Saved entries:
= = = =

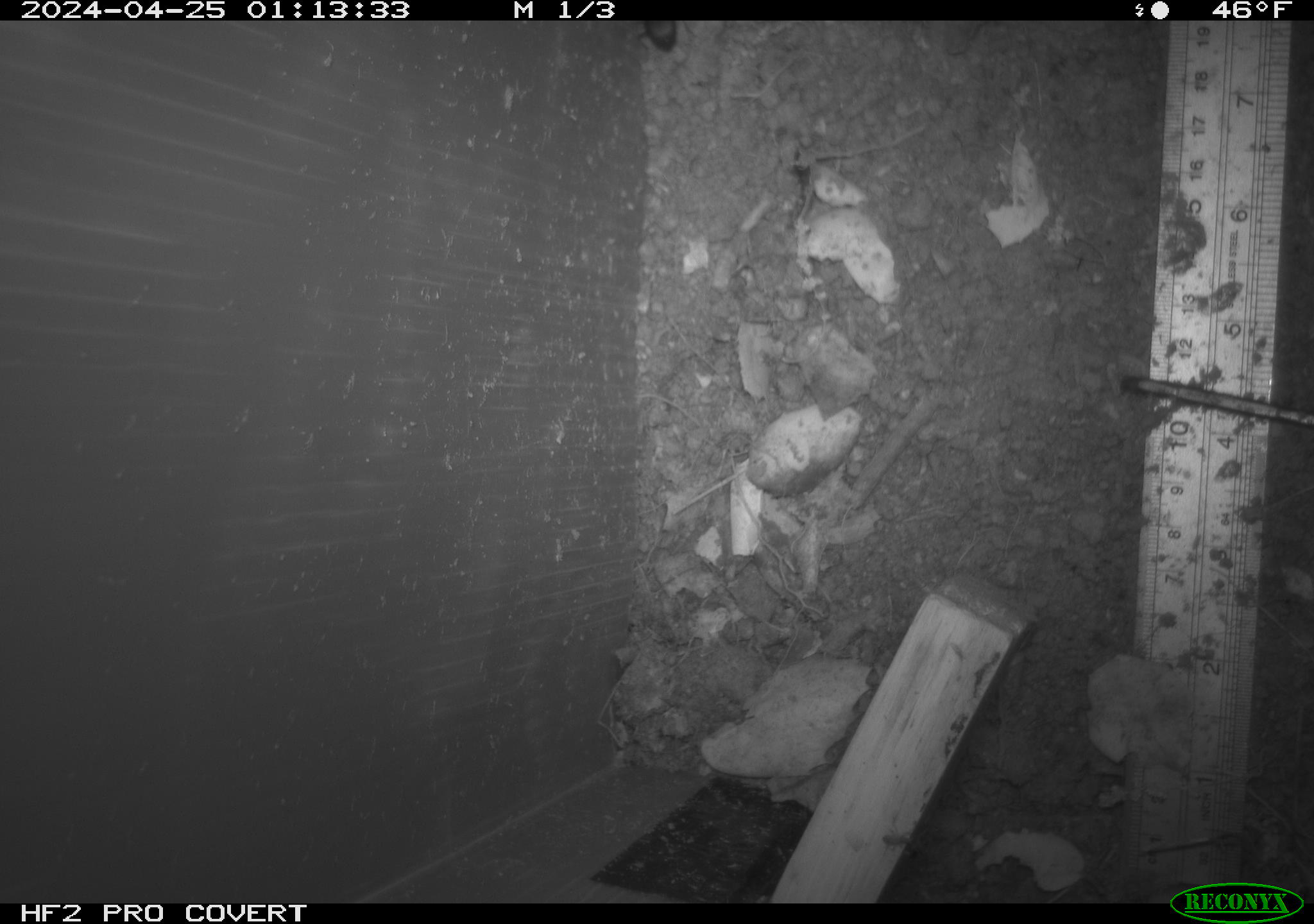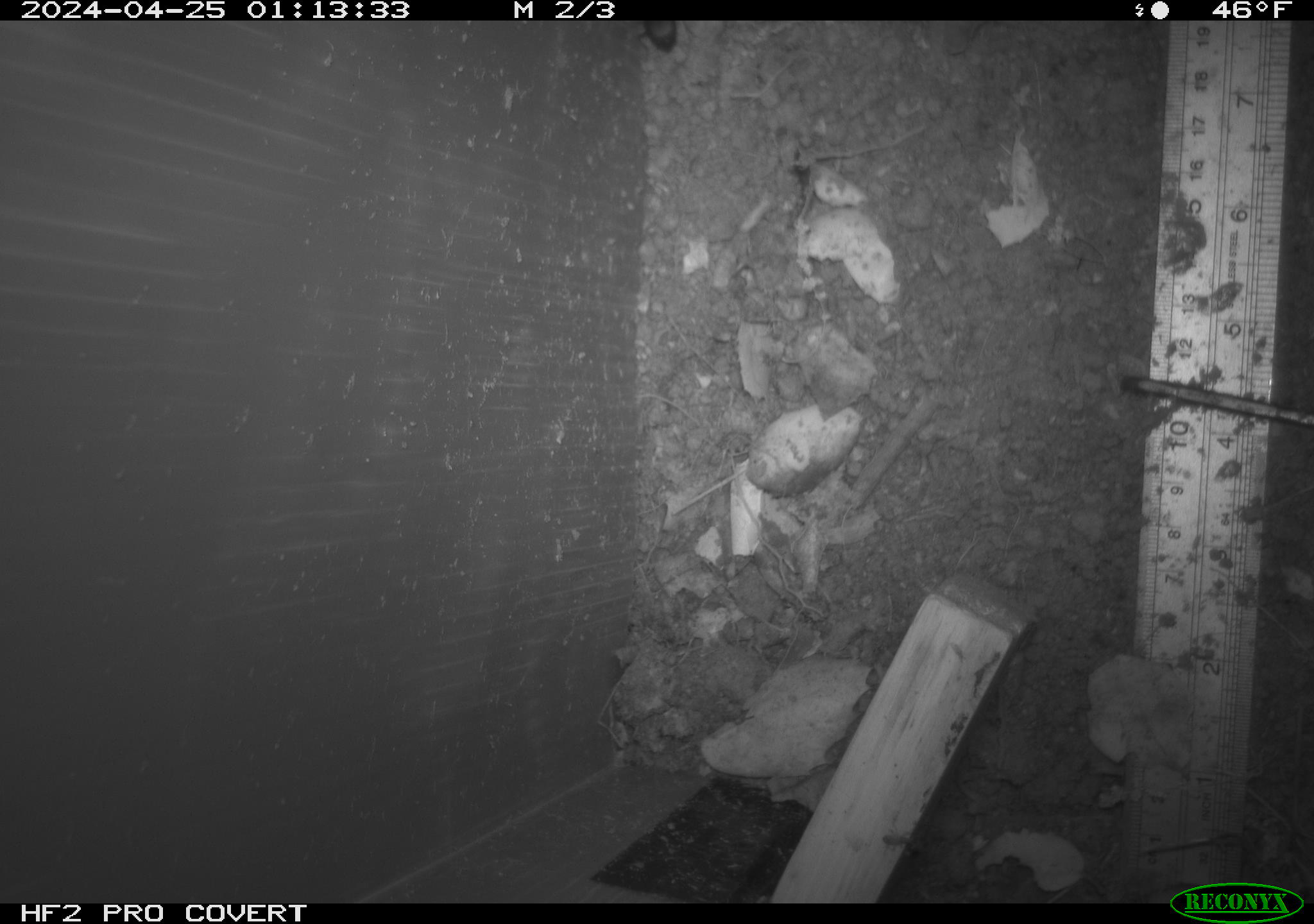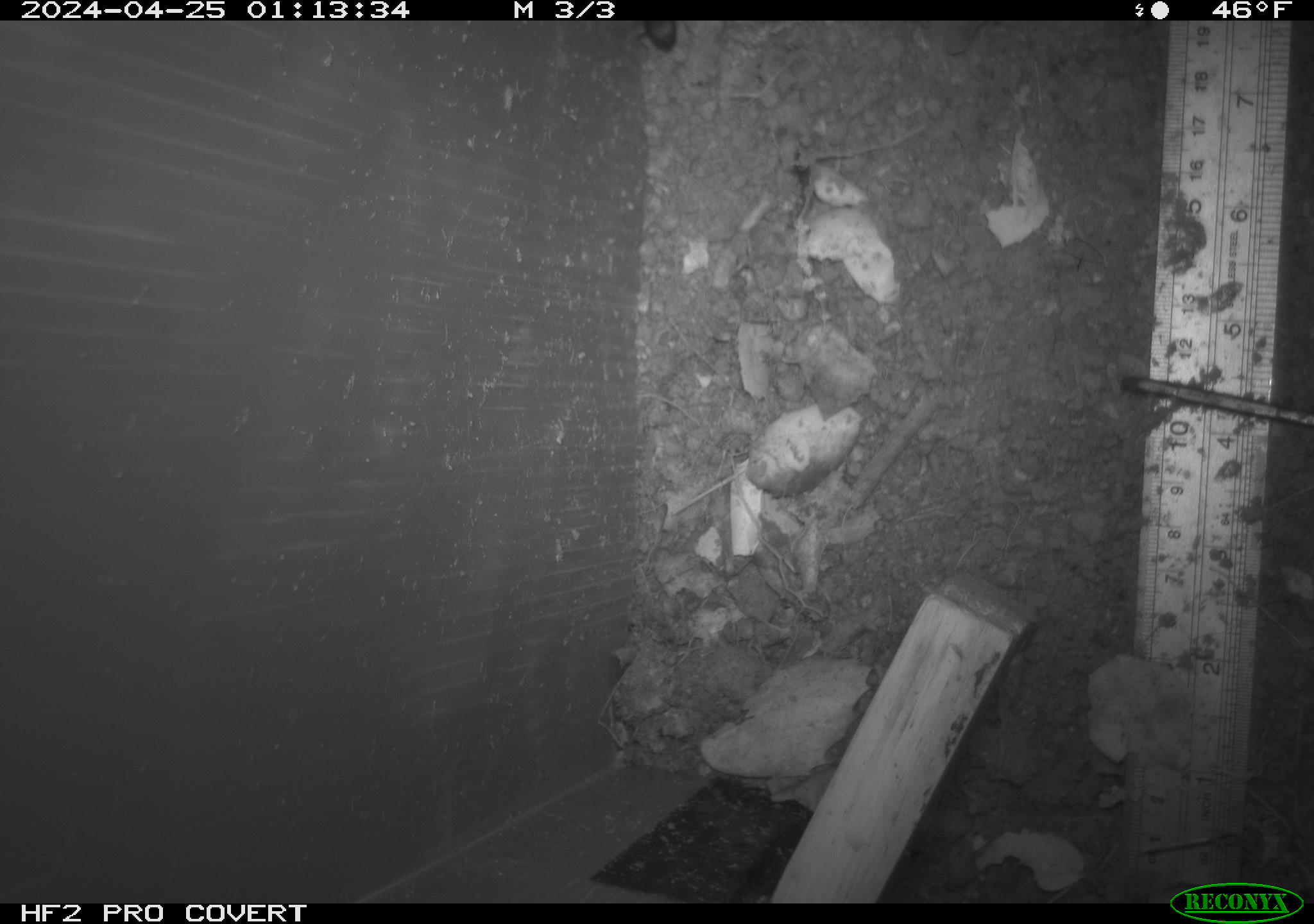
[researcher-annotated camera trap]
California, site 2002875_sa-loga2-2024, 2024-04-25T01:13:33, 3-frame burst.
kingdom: Animalia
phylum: Arthropoda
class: Insecta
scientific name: Insecta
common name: insect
Insect (Insecta).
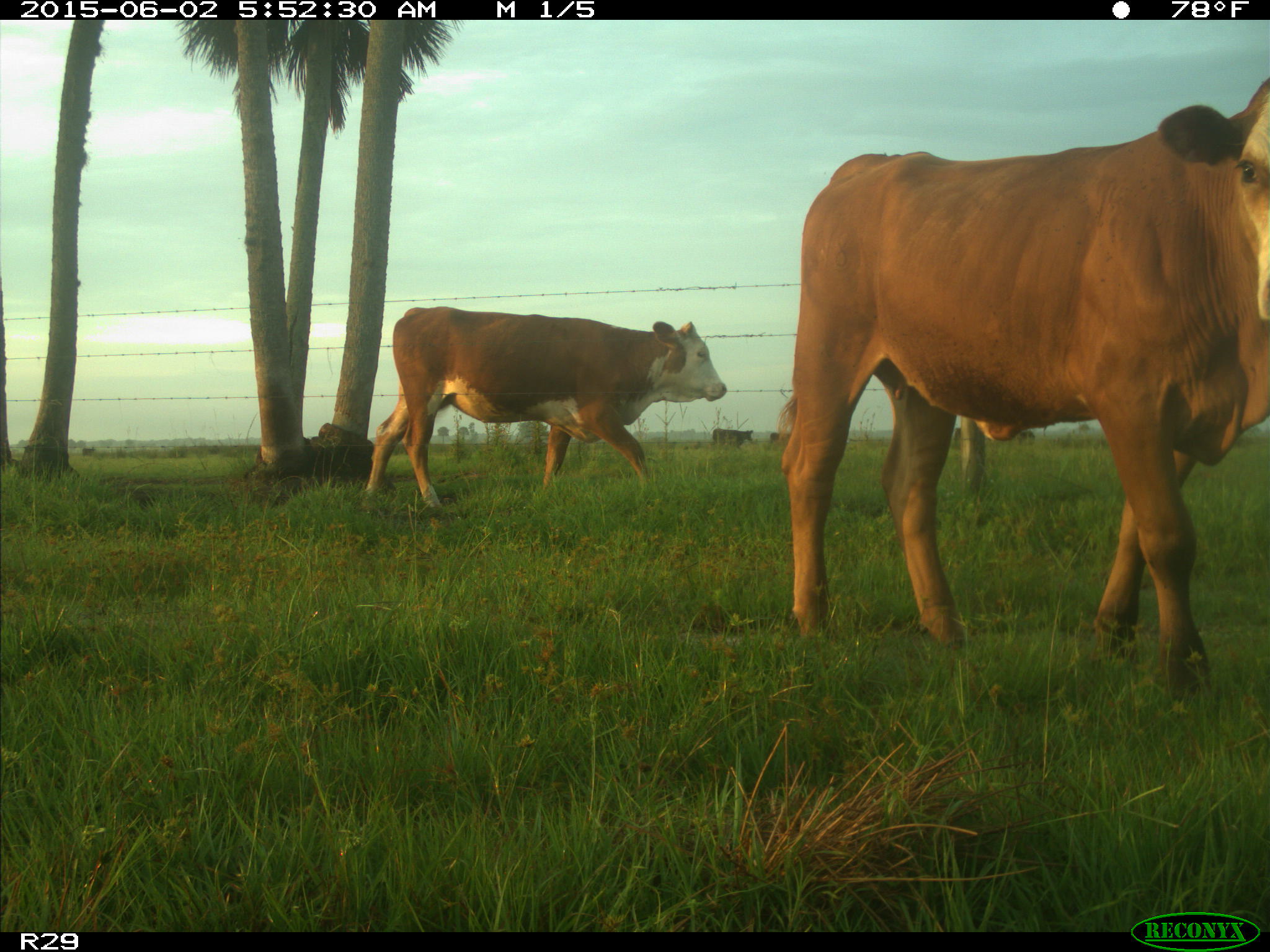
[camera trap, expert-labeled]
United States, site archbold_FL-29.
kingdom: Animalia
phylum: Chordata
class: Mammalia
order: Artiodactyla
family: Bovidae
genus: Bos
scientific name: Bos taurus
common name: domestic cow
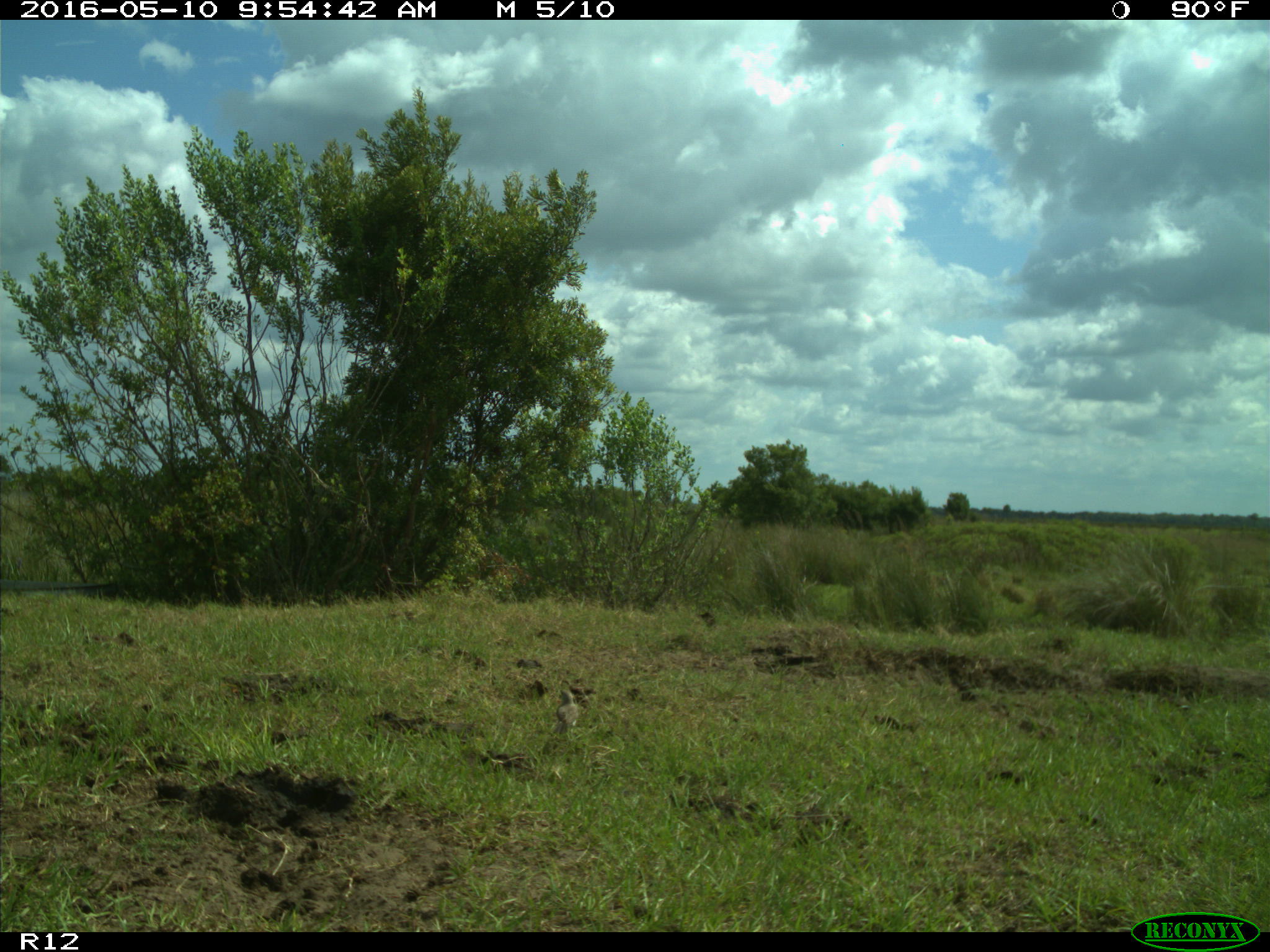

= = = =

Whenever the string "trap" turns up in a line above, copy that line out.

[researcher-annotated camera trap]
[camera trap, expert-labeled]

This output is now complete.